(Фрагмент текста)
►
Сокрушительное поражение Красной Армии под Варшавой в августе 1920 года, "второй Брест" - Рижский мир в марте 1921 года с Польшей (отдача Западной Белоруссии и Западной Украины с 15-миллионным населением) сделал вопрос об "экспорте революции" в Европу, по выражению того же Зиновьева, "только теоретическим".

Что предложили соратники Ленина после варшавской катастрофы? Передохнуть и начать все сначала (см. дискуссию на IX партконференции в сентябре 1920 года). Но Ленин первым из большевиков понимает - мировая революция не просто "запаздывает", она скорее всего в ближайшие десятилетия не произойдет, если не случится новая мировая война.

Осенью 1921 года в докладе "Нэп и задачи политпросветов" он уже открыто говорит: "При нашей некультурности мы не можем решить лобовой атакой гибель капитализма" ". Значит, нужна новая модель социализма, рассчитанная на борьбу с капитализмом не силой оружия, не в рамках Марксовой концепции мировой революции, а какая-то другая.

Ленин, как и мы сегодня, мучительно размышляет в конце жизни над "исходным проектом" (лично я считаю, что именно это гигантское переосмысление всей марксистской революционной российской и западной традиции и явилось главной причиной его преждевременной смерти), чтобы в 1923 году сообщить своему личному секретарю М. И. Гляссер беспощадное заключение (дошло до нас в изложении по "Воспоминаниям бывшего секретаря Сталина" Бориса Бажанова): "Конечно, мы провалились. Мы думали осуществить новое коммунистическое общество по щучьему велению. Между тем это вопрос десятилетий и поколений...

Мы должны ясно видеть, что попытка не удалась, что так вдруг переменить психологию людей, навыки их вековой жизни нельзя. Можно попробовать загнать население в новый строй силой, но вопрос еще, сохранили бы мы власть в этой всероссийской мясорубке" '. И та же мысль уже не в передаче Б. Бажанова, а продиктованная Ильичем секретарям в том же 1923 году из статьи "О кооперации": "... мы вынуждены признать коренную перемену всей точки зрения нашей на социализм" ".

"Для Ленина было жестоко мучительно сознавать, что Маркс и Энгельс ошиблись в моделировании нетоварного, безрыночного способа производства, - говорил А. Н. Яковлев в выступлении на партактиве в Перми 16 декабря 1988 г. - Гипотеза не прошла проверку жизнью, "военный коммунизм" был ошибкой, следствием принудительной бестоварной утопии" '.

Не один Ленин размышляет над трагическим несоответствием "исходного проекта" и реальной российской провинциальной жизни. К близким выводам приходит Юлий Мартов. Сравните "Что делать?" Мартова 1919 года и ленинское завещание 1922-1923 годов и вы найдете те же мучительные размышления и схожие выводы.
◄
(Содержание набора данных)
►
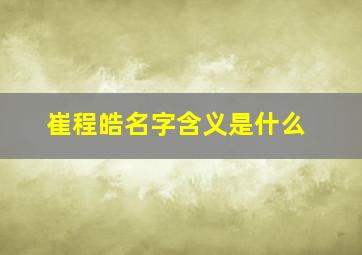 崔程皓名字含义是什么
◄
(Изучите материал)
**1.** Ответьте на вопросы по фрагменту о Ленине и пометьте ответы теми же буквами.
(a) Когда был заключен Рижский мир с Польшей?
(b) В каком докладе осенью 1921 года Ленин сказал, что «лобовой атакой» гибель капитализма не решить?
(c) Где и когда выступал А. Н. Яковлев со словами о мучительном сознании Ленина?
**2.** Пожалуйста, продолжите фрагмент о Ленине с того места, где он обрывается.

(Ожидаемые ответы)
**1.**
(a) В марте 1921 года.
(b) В докладе «Нэп и задачи политпросветов».
(c) На партактиве в Перми 16 декабря 1988 года.

**2.**
Если попытаться отвлечься от доктринальных схем фанатиков мировой революции, объявивших, как и французские якобинцы, полный разрыв с историческим прошлым своей страны - "первым отечеством мирового пролетариата", и посмотреть на судьбы развития России после 1921 года с позиций общечеловеческой гражданской истории, то без труда можно заметить определенную закономерность внешние поражения почти всегда вызывали крупные и мелкие реформы. Поражение в войнах с турками и со шведами - великие реформы Петра 1, почти забытая первая русско-французская война 1806-1807 годов - реформы М. Сперанского, Крымская война ускорили отмену крепостного права и великие реформы (военную, судебную, земскую и другие), русско-японская война - реформы П. Столыпина.

В том же ряду находится и советско-польская война 1920 года, в результате которой в Европе Советская Россия по Рижскому миру (а о нем вы не найдете и сегодня ни строчки ни в одном школьном учебнике) была отброшена к границам второго раздела Польши в конце XVIII века - западная граница СССР с марта 1921 и до сентября 1939 года проходила всего в 32 км от Минска. Противопоставив интернационализму большевиков национализм ранее угнетенных империями Габсбургов и Романовых малых народов, Антанта создала на западе обширный "санитарный кордон" из Финляндии, Прибалтийских республик, Польши, Чехо-Словакии, Венгрии и Румынии.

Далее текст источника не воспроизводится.